EXTRAIT DE DÉCISION:
Elle se réfère également à un jugement du tribunal correctionnel de Grasse du 1er juin 2022 qui a déclaré M [X] coupable d’abandon de famille depuis mai 2018 pour être resté volontairement plus de 2 mois sans acquitter le montant des charges courantes du logement attribué à Mme [N], mises à sa charge par l’ordonnance de non-conciliation du 28 mai 2018.

M [X], n’a pas répliqué à cette argumentation qui contredit les affirmations ci-dessus rappelées portées dans ses premières conclusions.

Force est de constater que l’ordonnance de non-conciliation du 28 mai 2018 a clairement institué M [X] débiteur des charges du logement dont la jouissance gratuite a été attribuée à l’épouse, et que le jugement rectificatif du 3 décembre 2018, constatant le désaccord entre les parties sur la définition du terme charges courantes, occasionnant une difficulté d’exécution, l’a interprété en listant le type de factures qui devaient être réglées par M [X], à savoir, comme l’a relaté Mme [N], taxe d’habitation, assurance MACIF, EDF, Régie des eaux, Canal Belletrud, alarme télésurveillance, entretien jardin et piscine.

Il ne résulte d’aucune disposition de ces décisions que les sommes dues ne seraient exigibles qu’après une mise en demeure préalable de M [X]. Quoi qu’il en soit, Mme [N] produit toutes les mises en demeure adressées à M [X], soit directement soit en tentant l’intermédiation de leurs avocats respectifs.

En outre, la mesure étant justifiée par le fait que Mme [N], sans emploi s’était retrouvée démunie au départ brutal de son mari, s’il eût été préférable que M [X], rendu destinataire des factures les acquitte lui-même directement, il est parfaitement démontré que celui-ci ayant catégoriquement refusé de prendre part aux dépenses relatives à ce bien indivis, l’ensemble des factures servant de cause aux saisies-attributions a bien été réglé préalablement par Mme [N], qui justifie dès lors de sa qualité de créancière des sommes liquides et exigibles et bien comprises dans les prévisions de l’ordonnance du 28 mai 2018 telle que rectifiée par le jugement du 3 décembre 2018. Ces décisions régulièrement signifiées respectivement les 25 juin 2018 et 21 décembre 2018 conformément aux dispositions de l’article 503 du code de procédure civile, constituent donc des titres exécutoires permettant de fonder les saisies, de sorte que la contestation de M [X] non étayée plus spécifiquement, doit être rejetée. La demande de restitution des sommes appréhendées par chaque mesure de saisie ne peut qu’être rejetée.

Sur la demande de dommages et intérêts de Mme [N]

Mme [N] réitère en cause d’appel sa demande de réparation de son préjudice tant matériel que moral à hauteur de 10 000 €, sur le fondement de l’article 1240 du code civil, en reprochant le comportement procédurier de M [X], qui la contraint à de multiples démarches onéreuses et épuisantes moralement pour recouvrer les sommes qu’elle se trouve à devoir assumer à la place de ce dernier.

TÂCHE A: Dans l'extrait de décision, qu'est-ce qui a conduit le jugement rectificatif du 3 décembre 2018 à lister le type de factures que devait régler M [X] ? Répondez en une à trois phrases.
TÂCHE B: Donnez la suite de l'extrait de décision de justice à partir de l'endroit où il s'arrête.
Les enregistrements n'interviennent pas dans ce travail.

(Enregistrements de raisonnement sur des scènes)
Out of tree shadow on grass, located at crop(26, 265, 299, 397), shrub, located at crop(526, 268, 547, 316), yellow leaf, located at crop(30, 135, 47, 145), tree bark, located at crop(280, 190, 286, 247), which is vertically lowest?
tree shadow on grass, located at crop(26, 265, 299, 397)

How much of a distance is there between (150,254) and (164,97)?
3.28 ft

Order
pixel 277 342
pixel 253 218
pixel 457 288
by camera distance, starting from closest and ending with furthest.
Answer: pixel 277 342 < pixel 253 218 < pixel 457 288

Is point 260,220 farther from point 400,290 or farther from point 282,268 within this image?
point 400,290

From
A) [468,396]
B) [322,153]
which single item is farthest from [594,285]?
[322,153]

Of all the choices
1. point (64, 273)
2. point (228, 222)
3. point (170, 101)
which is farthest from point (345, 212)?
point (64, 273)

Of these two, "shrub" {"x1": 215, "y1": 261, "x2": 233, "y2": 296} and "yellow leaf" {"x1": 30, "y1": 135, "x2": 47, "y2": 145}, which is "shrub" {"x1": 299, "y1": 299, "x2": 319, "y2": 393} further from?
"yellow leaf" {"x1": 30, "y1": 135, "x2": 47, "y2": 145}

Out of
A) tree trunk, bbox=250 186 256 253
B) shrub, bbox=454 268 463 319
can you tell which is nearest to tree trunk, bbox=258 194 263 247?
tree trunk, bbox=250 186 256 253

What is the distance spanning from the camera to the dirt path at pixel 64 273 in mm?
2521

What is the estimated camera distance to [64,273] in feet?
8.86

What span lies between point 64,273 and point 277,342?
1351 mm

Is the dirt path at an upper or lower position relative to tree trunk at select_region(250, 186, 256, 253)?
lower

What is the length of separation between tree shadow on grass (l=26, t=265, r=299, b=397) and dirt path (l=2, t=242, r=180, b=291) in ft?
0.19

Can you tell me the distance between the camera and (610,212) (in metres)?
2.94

RÉPONSE A: Le jugement rectificatif a constaté que les parties n'étaient pas d'accord sur la définition du terme « charges courantes », ce qui causait une difficulté d'exécution. Il a donc interprété ce terme en listant les factures à la charge de M [X].

RÉPONSE B:
Cependant, il doit être rappelé que le juge de l’exécution (et la cour statuant en appel de ses décisions) n’a pas le pouvoir de délivrer un titre exécutoire, en dehors des cas où un texte le prévoit expressément. En l’occurrence, c’est l’article L121-3 du code des procédures civiles d’exécution qui lui donne le pouvoir de condamner le débiteur à des dommages et intérêts en cas de résistance abusive.

L’abus suppose la caractérisation d’une faute distincte de la seule résistance du débiteur à la mesure d’exécution pratiquée. Il doit être constaté au vu des pièces produites, que M [X], n’a jamais payé spontanément les charges litigieuses dont les deux décisions exécutoires l’ont rendu débiteur. Mis à part le fait qu’il ne veut plus avoir affaire à son ex-épouse, ce qui résulte de ses courriers, il n’a dans aucune procédure jamais clairement argumenté juridiquement sa position pour tenter de justifier sa résistance au paiement, y compris devant le tribunal correctionnel devant lequel il a été poursuivi pour abandon de famille, sur le fondement des dites charges du bien indivis occupé par Mme [N], étant cependant précisé que le jugement de condamnation n’est pas à ce jour définitif.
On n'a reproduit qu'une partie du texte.